**Stored items**
==================================================
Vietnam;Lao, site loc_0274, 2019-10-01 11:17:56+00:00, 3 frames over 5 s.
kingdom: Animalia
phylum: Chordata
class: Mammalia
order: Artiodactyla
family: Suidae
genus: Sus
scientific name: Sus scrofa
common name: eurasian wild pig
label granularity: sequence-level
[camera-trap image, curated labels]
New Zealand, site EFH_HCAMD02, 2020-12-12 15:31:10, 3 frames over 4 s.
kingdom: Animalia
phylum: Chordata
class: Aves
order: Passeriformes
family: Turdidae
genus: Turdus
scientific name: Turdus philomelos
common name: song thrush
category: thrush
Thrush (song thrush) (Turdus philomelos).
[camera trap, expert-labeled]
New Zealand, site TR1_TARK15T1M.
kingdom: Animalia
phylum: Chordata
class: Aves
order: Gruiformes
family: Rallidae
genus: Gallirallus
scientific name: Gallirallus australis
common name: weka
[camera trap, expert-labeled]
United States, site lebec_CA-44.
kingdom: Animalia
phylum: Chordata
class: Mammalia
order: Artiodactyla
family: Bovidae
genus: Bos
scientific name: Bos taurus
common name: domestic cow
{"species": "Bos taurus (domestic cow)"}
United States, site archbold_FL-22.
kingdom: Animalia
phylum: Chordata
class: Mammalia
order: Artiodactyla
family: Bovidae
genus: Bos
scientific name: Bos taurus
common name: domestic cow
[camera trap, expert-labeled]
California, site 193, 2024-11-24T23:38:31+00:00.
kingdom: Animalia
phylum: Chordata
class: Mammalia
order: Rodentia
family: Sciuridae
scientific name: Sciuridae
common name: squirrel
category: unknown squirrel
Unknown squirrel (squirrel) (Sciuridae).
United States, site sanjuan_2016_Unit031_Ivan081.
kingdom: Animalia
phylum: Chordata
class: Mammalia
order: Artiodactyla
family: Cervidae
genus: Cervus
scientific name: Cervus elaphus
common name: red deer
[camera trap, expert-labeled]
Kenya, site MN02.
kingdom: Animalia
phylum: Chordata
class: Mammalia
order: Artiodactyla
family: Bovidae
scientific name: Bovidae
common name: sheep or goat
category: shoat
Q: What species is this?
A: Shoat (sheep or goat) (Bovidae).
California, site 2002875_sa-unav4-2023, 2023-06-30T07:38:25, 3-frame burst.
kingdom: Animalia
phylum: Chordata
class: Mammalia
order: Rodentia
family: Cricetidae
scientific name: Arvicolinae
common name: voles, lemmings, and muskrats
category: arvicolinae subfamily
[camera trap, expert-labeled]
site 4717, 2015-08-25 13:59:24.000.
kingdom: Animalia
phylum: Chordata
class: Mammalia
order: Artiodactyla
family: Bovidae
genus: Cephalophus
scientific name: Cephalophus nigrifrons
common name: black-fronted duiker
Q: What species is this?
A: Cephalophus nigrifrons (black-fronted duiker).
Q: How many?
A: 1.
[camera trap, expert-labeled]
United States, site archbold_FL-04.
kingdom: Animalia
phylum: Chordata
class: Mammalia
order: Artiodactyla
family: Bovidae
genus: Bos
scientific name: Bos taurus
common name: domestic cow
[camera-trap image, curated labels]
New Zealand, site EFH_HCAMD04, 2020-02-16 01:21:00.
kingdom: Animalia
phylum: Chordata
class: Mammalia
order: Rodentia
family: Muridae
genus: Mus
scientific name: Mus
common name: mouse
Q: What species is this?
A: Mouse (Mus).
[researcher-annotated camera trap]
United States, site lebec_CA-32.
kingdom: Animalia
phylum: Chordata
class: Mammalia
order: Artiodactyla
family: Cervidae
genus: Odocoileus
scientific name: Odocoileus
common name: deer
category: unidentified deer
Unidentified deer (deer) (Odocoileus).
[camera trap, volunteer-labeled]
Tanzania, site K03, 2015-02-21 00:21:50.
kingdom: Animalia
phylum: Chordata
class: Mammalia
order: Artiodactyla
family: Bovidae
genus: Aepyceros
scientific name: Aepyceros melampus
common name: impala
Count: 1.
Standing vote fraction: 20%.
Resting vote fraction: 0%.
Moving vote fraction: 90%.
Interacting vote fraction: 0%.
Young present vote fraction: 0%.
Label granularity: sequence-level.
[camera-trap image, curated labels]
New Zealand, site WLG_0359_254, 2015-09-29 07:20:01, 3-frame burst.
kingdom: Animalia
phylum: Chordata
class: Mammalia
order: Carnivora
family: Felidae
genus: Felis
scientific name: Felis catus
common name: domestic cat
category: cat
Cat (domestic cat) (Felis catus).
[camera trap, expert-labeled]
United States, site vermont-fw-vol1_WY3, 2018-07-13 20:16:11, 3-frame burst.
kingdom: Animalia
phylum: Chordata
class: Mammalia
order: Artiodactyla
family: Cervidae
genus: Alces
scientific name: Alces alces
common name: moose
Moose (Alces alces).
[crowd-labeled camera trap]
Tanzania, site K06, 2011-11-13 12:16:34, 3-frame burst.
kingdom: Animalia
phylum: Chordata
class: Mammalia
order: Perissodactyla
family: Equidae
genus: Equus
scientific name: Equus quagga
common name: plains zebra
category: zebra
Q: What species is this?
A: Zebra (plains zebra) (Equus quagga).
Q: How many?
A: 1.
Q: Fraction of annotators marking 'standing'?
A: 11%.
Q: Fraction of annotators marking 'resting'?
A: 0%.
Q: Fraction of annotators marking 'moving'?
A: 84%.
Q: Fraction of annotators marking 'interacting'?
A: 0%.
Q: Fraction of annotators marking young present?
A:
==================================================
**What to work on**
Where "present" occurs in a line of the data above, count that line. Give the final count and no other words.

**Exercise output**
2